Właścicielką dwóch działek o łącznej powierzchni 1,1171 ha, położonych w B. przy ul. L. i oznaczonych w aktualnej ewidencji gruntów nr 51 i 52, jest Janina L. Właścicielka tych działek oraz jej syn - Stanisław jako pełnomocnik i jednocześnie posiadacz wymienionych działek, poczynając od 1986 r., domagali się od organów administracji państwowej zwrotu 231 tys. zł jako nakładów poniesionych na zasypanie rowu irygacyjnego o stawu oraz niwelację terenu, połączoną z nawiezieniem urodzajnej ziemi i usunięciem krzaków, wskutek czego około 0,78-0,80 ha przeklasyfikowano z nieużytków do VI klasy gruntów rolnych.

Rozpoznając tę sprawę, organy administracji państwowej /Geodeta Miejski w B., Główny Geodeta Wojewódzki w P.T. oraz Minister Rolnictwa, Leśnictwa i Gospodarki Żywnościowej/ wydały łącznie kilka decyzji i postanowień uchylających wcześniejsze rozstrzygnięcia.
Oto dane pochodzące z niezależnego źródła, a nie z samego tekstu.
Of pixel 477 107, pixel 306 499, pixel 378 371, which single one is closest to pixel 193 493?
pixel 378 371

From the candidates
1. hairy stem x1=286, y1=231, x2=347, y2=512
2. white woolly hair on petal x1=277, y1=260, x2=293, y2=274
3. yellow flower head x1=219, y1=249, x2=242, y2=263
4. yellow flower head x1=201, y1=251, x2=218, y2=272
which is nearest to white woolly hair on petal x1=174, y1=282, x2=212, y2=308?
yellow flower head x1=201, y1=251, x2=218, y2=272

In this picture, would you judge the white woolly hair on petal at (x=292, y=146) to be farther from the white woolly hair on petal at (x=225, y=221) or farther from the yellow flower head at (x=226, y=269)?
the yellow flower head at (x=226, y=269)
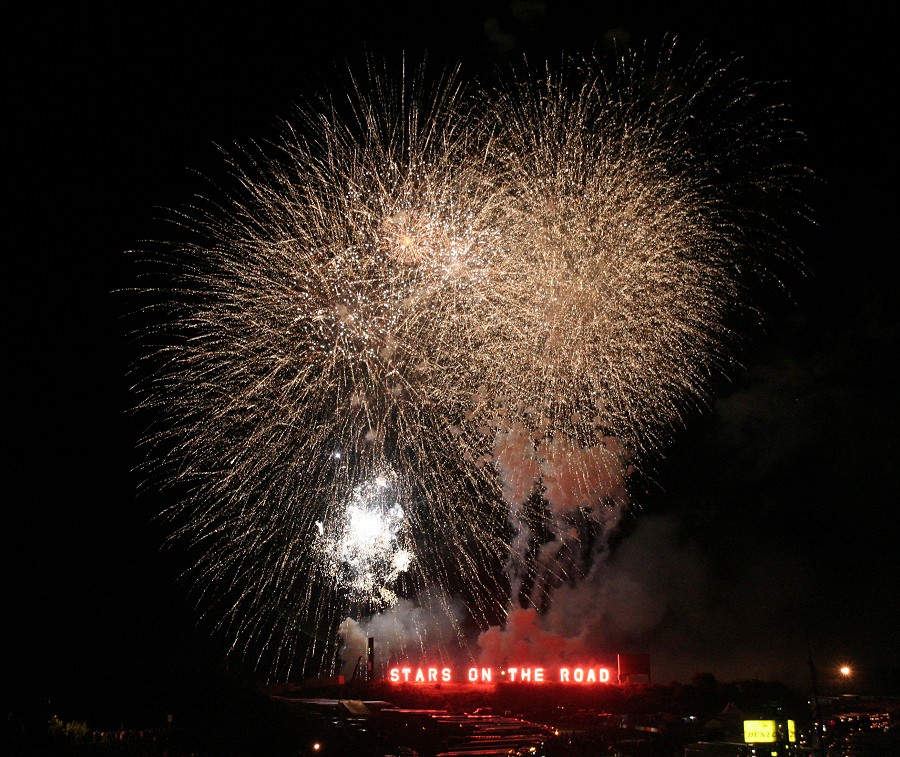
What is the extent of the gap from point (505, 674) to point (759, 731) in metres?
32.4

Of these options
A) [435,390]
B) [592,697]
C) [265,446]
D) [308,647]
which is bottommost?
[592,697]

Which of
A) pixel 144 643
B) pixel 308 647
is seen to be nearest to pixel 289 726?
pixel 144 643

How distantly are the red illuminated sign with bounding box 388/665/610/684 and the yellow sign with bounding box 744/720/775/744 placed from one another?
2931cm

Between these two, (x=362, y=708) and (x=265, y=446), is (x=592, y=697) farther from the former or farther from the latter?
(x=265, y=446)

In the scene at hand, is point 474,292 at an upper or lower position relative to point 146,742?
upper

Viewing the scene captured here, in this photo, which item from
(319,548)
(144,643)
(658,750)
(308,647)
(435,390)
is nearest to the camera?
(435,390)

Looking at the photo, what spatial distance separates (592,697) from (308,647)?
1909 cm

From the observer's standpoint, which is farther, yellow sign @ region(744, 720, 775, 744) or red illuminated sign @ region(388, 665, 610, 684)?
red illuminated sign @ region(388, 665, 610, 684)

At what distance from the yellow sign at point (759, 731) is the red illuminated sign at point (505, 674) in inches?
1154

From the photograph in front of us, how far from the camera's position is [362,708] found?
84.7ft

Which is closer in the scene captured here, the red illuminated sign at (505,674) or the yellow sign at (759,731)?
the yellow sign at (759,731)

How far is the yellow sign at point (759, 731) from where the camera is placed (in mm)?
23219

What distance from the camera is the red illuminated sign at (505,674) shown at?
52.0 metres

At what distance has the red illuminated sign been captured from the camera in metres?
52.0
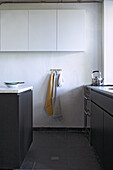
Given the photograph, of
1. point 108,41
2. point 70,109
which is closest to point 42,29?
point 108,41

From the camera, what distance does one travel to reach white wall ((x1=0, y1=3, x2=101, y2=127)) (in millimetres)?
4062

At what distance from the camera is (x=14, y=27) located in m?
3.86

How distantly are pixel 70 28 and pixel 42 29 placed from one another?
0.54 metres

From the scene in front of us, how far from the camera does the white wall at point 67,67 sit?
13.3 ft

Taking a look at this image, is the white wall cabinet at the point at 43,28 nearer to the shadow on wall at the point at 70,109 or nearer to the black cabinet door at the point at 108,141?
the shadow on wall at the point at 70,109

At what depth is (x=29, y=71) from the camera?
409 cm

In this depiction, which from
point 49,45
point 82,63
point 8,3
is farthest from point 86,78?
point 8,3

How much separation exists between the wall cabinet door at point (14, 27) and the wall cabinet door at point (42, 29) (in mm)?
117

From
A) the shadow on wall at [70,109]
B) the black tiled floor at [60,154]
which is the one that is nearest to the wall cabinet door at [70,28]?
the shadow on wall at [70,109]

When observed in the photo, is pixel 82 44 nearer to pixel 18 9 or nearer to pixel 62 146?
pixel 18 9

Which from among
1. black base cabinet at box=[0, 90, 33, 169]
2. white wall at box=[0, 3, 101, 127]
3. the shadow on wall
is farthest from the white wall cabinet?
black base cabinet at box=[0, 90, 33, 169]

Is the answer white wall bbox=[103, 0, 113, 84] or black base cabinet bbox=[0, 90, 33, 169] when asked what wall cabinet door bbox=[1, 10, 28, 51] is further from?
black base cabinet bbox=[0, 90, 33, 169]

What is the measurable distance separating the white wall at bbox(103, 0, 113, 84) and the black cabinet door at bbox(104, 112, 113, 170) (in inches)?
77.4

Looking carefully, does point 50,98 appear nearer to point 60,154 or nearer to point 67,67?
point 67,67
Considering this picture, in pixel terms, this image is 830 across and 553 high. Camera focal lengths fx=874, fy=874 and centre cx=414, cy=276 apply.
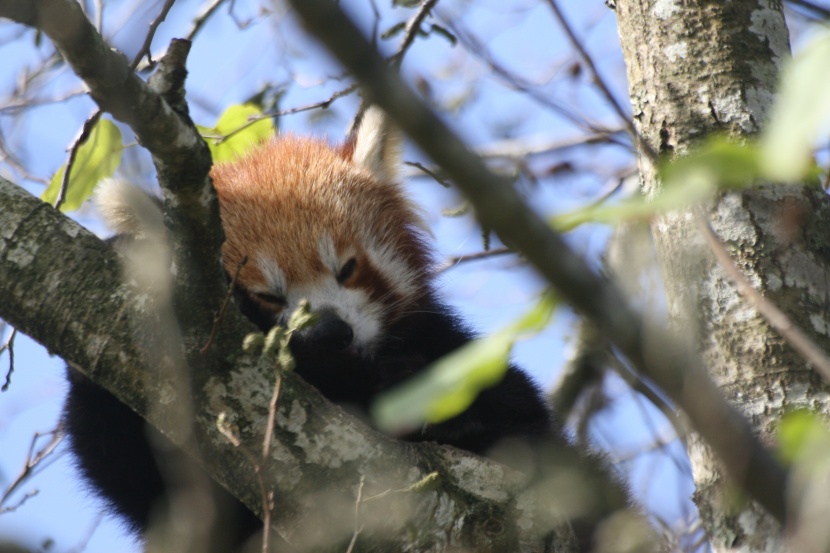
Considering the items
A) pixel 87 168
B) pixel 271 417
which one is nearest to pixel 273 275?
pixel 87 168

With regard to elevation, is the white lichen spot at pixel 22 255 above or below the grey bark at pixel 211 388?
above

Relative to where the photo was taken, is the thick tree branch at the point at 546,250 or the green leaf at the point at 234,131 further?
the green leaf at the point at 234,131

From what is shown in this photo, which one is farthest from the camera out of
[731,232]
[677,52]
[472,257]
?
[472,257]

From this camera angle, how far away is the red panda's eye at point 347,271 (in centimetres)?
356

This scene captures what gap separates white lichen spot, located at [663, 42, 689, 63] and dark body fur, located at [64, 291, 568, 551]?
136 centimetres

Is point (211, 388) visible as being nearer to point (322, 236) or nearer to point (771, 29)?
point (322, 236)

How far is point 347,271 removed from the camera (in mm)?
3604

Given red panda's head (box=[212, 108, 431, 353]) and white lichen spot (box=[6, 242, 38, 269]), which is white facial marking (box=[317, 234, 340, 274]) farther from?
white lichen spot (box=[6, 242, 38, 269])

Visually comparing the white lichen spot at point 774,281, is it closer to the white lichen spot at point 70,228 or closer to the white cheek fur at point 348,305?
the white cheek fur at point 348,305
W rezultacie pozostała tylko zaskarżona obecnie decyzja Ministra Rolnictwa, Leśnictwa i Gospodarki Żywnościowej nr GZM.ot.051/601-122/88 z dnia 25 sierpnia 1988 r. i utrzymana przez nią w mocy decyzją Dyrektora Wydziału Geodezji i Gospodarki Gruntami Urzędu Wojewódzkiego w P.T. z dnia 27 kwietnia 1987 r. o umorzeniu postępowania w sprawie. W uzasadnieniu swych decyzji organy te przyjęły, że roszczenia skarżącego Stanisława L. i wcześniej jego matki dotyczą zwrotu nakładów poniesionych na rekultywację gruntów. Roszczenie zostało zgłoszone już po wykonaniu prac i bez wcześniejszego uzgodnienia celowości dokonania rekultywacji. Wobec tego "w momencie złożenia wniosku (...) o zwrot nakładów poniesionych na te prace nie istniał przedmiot postępowania w tej sprawie" /z uzasadnienia decyzji Ministra/.
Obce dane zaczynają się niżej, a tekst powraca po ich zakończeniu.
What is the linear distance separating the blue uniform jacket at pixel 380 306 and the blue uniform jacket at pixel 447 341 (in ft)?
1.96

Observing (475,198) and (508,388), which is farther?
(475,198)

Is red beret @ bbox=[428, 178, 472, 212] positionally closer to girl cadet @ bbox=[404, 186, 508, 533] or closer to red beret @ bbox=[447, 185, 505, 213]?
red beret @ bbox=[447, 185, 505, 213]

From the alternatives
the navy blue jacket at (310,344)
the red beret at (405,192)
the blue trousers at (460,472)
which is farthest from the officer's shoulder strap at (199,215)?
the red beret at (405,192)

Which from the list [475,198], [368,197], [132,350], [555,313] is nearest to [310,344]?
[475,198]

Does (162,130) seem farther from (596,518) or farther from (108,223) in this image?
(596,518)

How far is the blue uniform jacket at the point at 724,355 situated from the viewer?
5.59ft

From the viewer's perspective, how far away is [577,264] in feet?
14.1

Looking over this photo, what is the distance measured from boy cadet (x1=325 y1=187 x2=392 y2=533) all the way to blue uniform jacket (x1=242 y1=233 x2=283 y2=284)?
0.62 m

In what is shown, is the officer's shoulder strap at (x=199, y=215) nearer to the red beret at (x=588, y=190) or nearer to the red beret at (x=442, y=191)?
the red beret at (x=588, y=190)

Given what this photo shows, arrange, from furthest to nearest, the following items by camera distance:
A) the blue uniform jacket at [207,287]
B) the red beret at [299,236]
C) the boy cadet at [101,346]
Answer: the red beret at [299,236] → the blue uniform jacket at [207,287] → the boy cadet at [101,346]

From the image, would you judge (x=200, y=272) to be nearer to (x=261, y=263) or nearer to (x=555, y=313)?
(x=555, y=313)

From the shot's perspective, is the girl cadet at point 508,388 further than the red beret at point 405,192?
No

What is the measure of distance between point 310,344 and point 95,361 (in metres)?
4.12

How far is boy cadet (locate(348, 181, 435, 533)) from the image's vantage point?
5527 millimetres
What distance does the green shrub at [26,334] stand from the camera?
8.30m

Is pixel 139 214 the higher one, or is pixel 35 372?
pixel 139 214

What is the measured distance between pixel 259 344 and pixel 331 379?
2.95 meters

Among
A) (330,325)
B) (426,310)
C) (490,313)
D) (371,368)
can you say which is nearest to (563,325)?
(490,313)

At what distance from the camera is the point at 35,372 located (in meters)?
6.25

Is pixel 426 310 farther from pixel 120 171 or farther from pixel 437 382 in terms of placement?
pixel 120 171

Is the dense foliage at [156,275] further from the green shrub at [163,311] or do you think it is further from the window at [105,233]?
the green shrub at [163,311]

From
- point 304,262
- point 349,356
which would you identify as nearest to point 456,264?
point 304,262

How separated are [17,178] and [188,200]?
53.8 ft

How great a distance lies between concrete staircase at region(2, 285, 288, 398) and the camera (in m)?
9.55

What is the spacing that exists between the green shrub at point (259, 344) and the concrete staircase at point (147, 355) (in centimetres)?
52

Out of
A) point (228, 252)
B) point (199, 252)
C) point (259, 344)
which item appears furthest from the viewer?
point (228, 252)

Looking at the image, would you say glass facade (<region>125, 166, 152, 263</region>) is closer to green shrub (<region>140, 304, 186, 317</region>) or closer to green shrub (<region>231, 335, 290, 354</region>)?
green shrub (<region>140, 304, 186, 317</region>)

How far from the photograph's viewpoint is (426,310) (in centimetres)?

We wszystkich stadiach postępowania administracyjnego skarżący i jego matka akcentowali niezrozumiałe dla nich rozpoznanie sprawy jako dotyczącej zwrotu nakładów poniesionych na rekultywację gruntów, podczas gdy chodzi o zupełnie inną podstawę roszczenia, przewidzianą w par. 31 pkt 1-3 rozporządzenia Rady Ministrów z dnia 28 czerwca 1982 r., w sprawie wykonania przepisów ustawy o ochronie gruntów rolnych i leśnych /Dz.U. nr 20 poz. 149/. Oprócz tego zarzutu, w skardze podniesiono też naruszenie art. 25 i art. 26 ustawy z dnia 26 marca 1982 r. o ochronie gruntów rolnych i leśnych /Dz.U. nr 11 poz. 79 ze zm./, podkreślając, że wskutek budowy linii energetycznej nie można było na części działki odtworzyć plantacji porzeczek, a wypłacone z tego tytułu odszkodowanie nie wyrównało poniesionych strat.
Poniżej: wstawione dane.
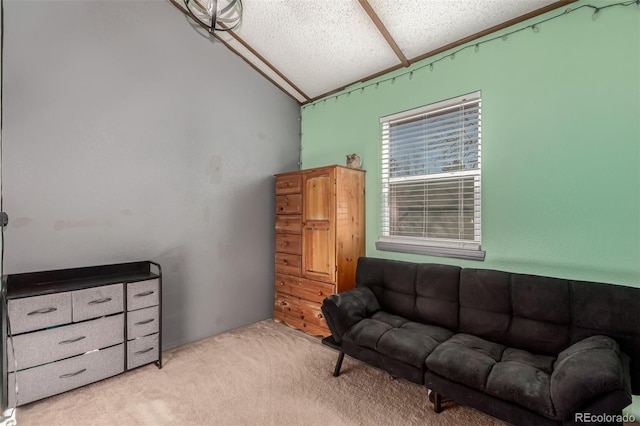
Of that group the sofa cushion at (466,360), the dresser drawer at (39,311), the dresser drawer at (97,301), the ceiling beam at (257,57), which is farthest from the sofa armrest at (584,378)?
the ceiling beam at (257,57)

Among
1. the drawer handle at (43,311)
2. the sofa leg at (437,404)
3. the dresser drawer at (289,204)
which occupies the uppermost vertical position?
the dresser drawer at (289,204)

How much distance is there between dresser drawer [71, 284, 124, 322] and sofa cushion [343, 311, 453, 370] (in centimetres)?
175

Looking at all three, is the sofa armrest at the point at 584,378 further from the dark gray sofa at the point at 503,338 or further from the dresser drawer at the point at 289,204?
the dresser drawer at the point at 289,204

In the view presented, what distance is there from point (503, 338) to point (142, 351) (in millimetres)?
2699

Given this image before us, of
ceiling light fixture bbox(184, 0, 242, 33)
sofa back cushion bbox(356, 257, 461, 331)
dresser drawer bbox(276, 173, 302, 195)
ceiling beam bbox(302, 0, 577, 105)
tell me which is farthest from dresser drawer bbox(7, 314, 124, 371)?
ceiling beam bbox(302, 0, 577, 105)

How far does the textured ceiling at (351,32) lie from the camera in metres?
2.22

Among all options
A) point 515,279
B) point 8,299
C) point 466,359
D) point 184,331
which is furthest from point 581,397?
point 8,299

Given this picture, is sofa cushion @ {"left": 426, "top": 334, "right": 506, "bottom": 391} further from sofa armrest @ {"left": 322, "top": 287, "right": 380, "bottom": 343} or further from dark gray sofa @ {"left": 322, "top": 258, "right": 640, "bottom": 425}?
sofa armrest @ {"left": 322, "top": 287, "right": 380, "bottom": 343}

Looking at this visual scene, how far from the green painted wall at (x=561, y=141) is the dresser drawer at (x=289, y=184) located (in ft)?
4.91

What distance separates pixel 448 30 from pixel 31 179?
11.2ft

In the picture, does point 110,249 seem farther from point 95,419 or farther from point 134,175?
point 95,419

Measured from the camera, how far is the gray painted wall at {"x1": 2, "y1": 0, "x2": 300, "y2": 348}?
2.12m

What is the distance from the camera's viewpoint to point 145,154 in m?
2.63

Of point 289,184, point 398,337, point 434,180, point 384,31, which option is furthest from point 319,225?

Na rozprawie sądowej skarżący dodatkowo uzasadnił powiązanie roszczeń w tej sprawie z niepełnym odszkodowaniem otrzymanym od inwestora linii energetycznej, gdyż wcześniej nie miał zamiaru dochodzenia zwrotu nakładów poniesionych na uczynienie z nieużytków gruntów rolnych VI klasy.

W odpowiedzi na skargę dotychczasowa argumentacja została podkreślona twierdzeniem o wykonaniu przez skarżącego części prac kwalifikujących się "do niezbędnych zabiegów agrotechnicznych stosowanych w normalnym cyklu produkcyjnym", a pozostałe nie były uzgodnione z organami administracji państwowej.